Watford and Burnley both won for the first time in three months to reignite their chances of climbing out of the bottom three – and leave Norwich City looking increasingly doomed at the foot of the table.
Meanwhile, directly above the relegation zone five of six teams lost, opening the trap door to the likes of freefalling Brentford as well as Leeds United, Everton and Crystal Palace.
Roy Hodgson greeted his first win since taking over as Watford manager last month, a 1-0 at Villa, with characteristic sobriety.
“The danger now is that we think we’ve cracked it and that what we needed to do between now and the end of the season has been done,” he said. “There’s such a long way to go.”
But while Watford may still be four points from safety, this was a watershed moment.
If anyone was going to turn around the Hornets, it was the man who steered Fulham, West Bromwich Albion and Crystal Palace to safety. If not quite the turning of a corner, this was the first sign of life from a team that had lost 11 of their preceding 14 Premier League games.
Burnley also moved above Norwich with a first win since October and only their second in the top flight all season.

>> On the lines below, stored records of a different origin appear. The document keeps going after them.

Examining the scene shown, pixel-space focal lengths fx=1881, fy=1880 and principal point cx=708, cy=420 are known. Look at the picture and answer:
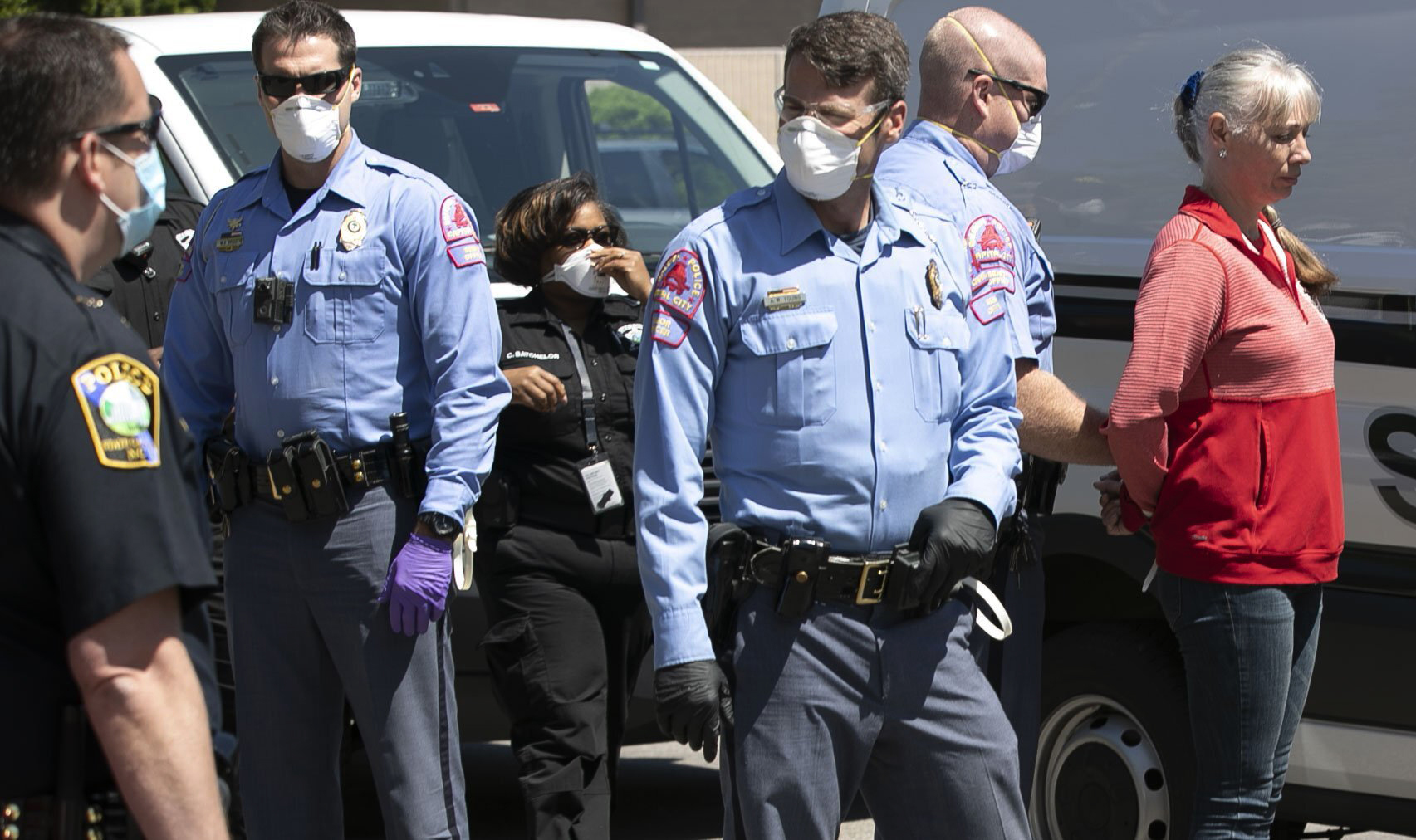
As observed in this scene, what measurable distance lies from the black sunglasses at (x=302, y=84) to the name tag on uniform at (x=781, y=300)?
1421mm

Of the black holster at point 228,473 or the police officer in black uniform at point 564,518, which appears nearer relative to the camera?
the black holster at point 228,473

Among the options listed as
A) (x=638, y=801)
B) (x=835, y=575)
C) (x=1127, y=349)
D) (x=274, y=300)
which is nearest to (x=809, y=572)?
(x=835, y=575)

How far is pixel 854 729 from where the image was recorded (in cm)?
327

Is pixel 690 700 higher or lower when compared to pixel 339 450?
lower

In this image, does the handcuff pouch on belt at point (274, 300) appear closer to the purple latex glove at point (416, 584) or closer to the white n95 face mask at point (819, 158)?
the purple latex glove at point (416, 584)

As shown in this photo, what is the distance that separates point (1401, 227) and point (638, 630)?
2.16 metres

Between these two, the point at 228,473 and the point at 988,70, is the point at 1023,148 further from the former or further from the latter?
the point at 228,473

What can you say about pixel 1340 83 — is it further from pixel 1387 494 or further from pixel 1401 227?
pixel 1387 494

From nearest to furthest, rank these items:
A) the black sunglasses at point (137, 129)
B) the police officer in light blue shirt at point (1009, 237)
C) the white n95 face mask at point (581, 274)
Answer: the black sunglasses at point (137, 129) → the police officer in light blue shirt at point (1009, 237) → the white n95 face mask at point (581, 274)

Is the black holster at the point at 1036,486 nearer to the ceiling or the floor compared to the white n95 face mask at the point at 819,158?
nearer to the floor

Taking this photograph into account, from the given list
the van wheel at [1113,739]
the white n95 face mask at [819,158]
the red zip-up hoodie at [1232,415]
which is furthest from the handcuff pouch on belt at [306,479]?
the van wheel at [1113,739]

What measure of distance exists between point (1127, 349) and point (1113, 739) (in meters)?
1.00

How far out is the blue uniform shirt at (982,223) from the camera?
3799 mm

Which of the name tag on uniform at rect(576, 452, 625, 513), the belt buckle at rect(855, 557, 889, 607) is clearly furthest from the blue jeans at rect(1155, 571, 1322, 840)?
the name tag on uniform at rect(576, 452, 625, 513)
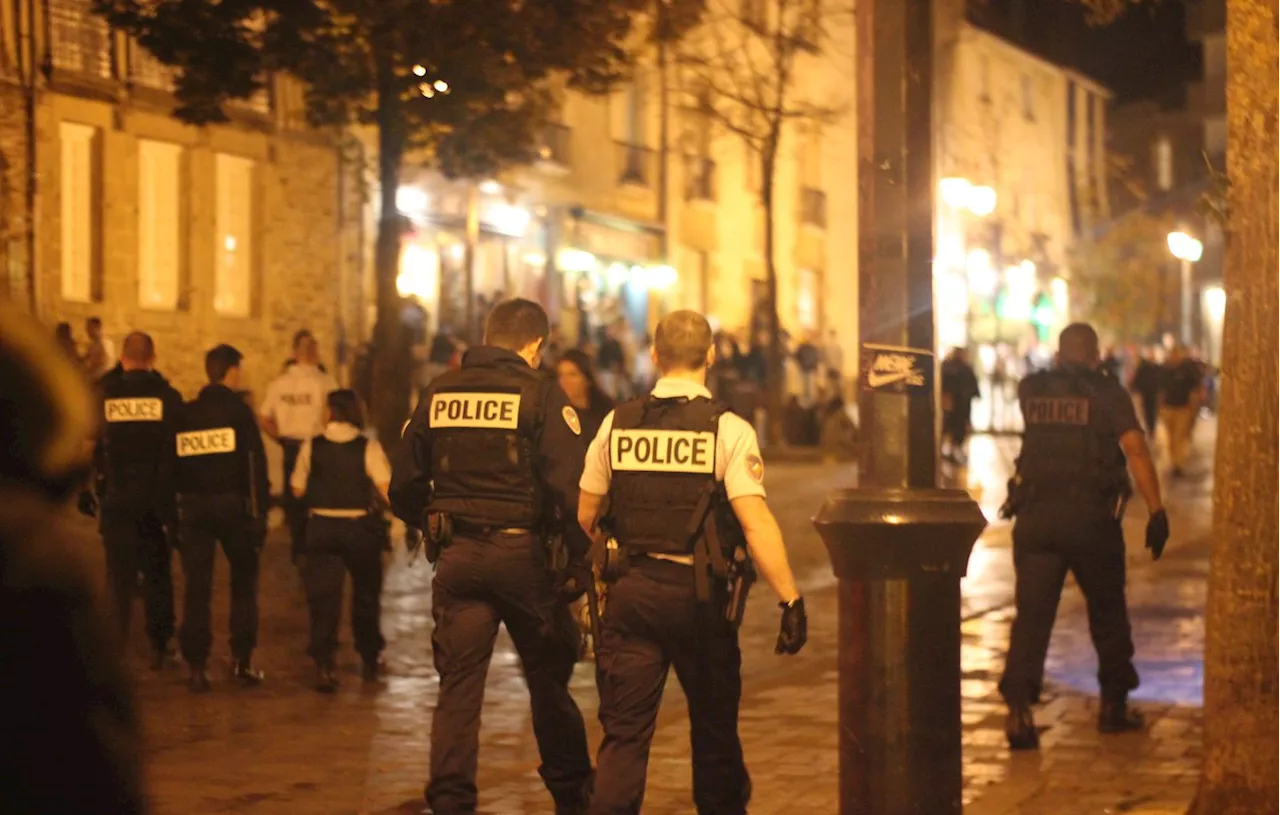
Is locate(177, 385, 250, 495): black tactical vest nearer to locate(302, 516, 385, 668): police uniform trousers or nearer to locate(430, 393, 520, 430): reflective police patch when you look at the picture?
locate(302, 516, 385, 668): police uniform trousers

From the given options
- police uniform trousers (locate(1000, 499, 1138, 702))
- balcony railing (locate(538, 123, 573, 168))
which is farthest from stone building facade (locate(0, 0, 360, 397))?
police uniform trousers (locate(1000, 499, 1138, 702))

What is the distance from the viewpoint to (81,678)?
→ 2885mm

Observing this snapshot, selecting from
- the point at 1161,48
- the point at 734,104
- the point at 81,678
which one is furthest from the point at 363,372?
the point at 1161,48

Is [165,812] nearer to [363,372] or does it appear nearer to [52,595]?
[52,595]

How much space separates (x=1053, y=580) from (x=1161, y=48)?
178ft

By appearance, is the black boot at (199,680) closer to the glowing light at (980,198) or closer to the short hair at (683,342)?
the short hair at (683,342)

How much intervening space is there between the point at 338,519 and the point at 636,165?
2709 cm

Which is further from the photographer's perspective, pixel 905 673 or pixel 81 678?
pixel 905 673

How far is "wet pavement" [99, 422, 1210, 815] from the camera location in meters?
8.20

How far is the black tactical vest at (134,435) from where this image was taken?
11.2 meters

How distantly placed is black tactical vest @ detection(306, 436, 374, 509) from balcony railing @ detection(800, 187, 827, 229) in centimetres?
3457

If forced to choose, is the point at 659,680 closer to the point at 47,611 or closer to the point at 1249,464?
the point at 1249,464

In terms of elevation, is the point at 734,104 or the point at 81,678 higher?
the point at 734,104

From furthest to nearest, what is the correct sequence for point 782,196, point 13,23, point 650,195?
point 782,196 → point 650,195 → point 13,23
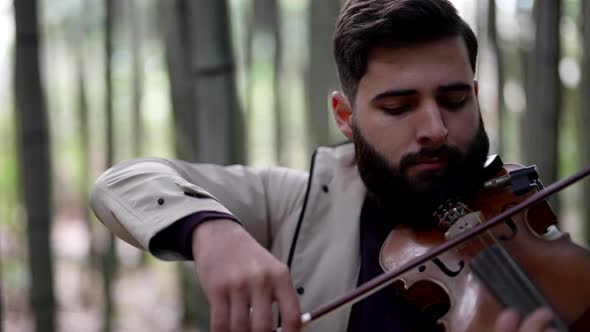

The addition of striker Wout Weghorst in January and the return of Maxwel Cornet has reinvigorated a stale attack, which burst into life in Saturday’s 3-0 defeat of Brighton.
It had perhaps been coming, though. The Clarets stemmed the bleeding of the early part of the campaign with a stream of draws, including against Manchester United and Arsenal.
Norwich still have hope, but their brief revival has been checked by successive defeats to Manchester City and Liverpool. It looks a long way back for a team with a -39 goal difference who have played more games than the teams above them.
Newcastle, in 17th, picked up a valuable point at West Ham United. With 12 points from their last six games, they have momentum. They, Watford and Burnley suddenly have the clubs in front of them glancing backwards.
If 16th-placed Everton thought Frank Lampard’s appointment would instantly reverse their slide then defeats to Newcastle and Southampton have checked that notion. They are only goal difference above Newcastle, albeit with a game in hand.
Leeds are just one point better off following their 4-2 reverse at home to Manchester United on Sunday – their sixth loss in the last nine Premier League fixtures – and have not kept a clean sheet since November.
Brentford, meanwhile, look increasingly precarious despite lying four places above the relegation zone. The Bees have just one point from their last seven matches and, crucially, have played two or three games more than their nearest rivals.
Palace have impressed under Patrick Vieira but have consistently failed to get the results their performances have deserved – Saturday’s 1-0 loss to Chelsea being a case in point. With 25 points from 26 games, they remain exposed.
“I don’t think things are pretty close at the bottom,” Hodgson insisted on Saturday. “The three teams down there are getting divorced from the teams above us.” That may have been true before a weekend that blew matters at either end wide open, but not any more.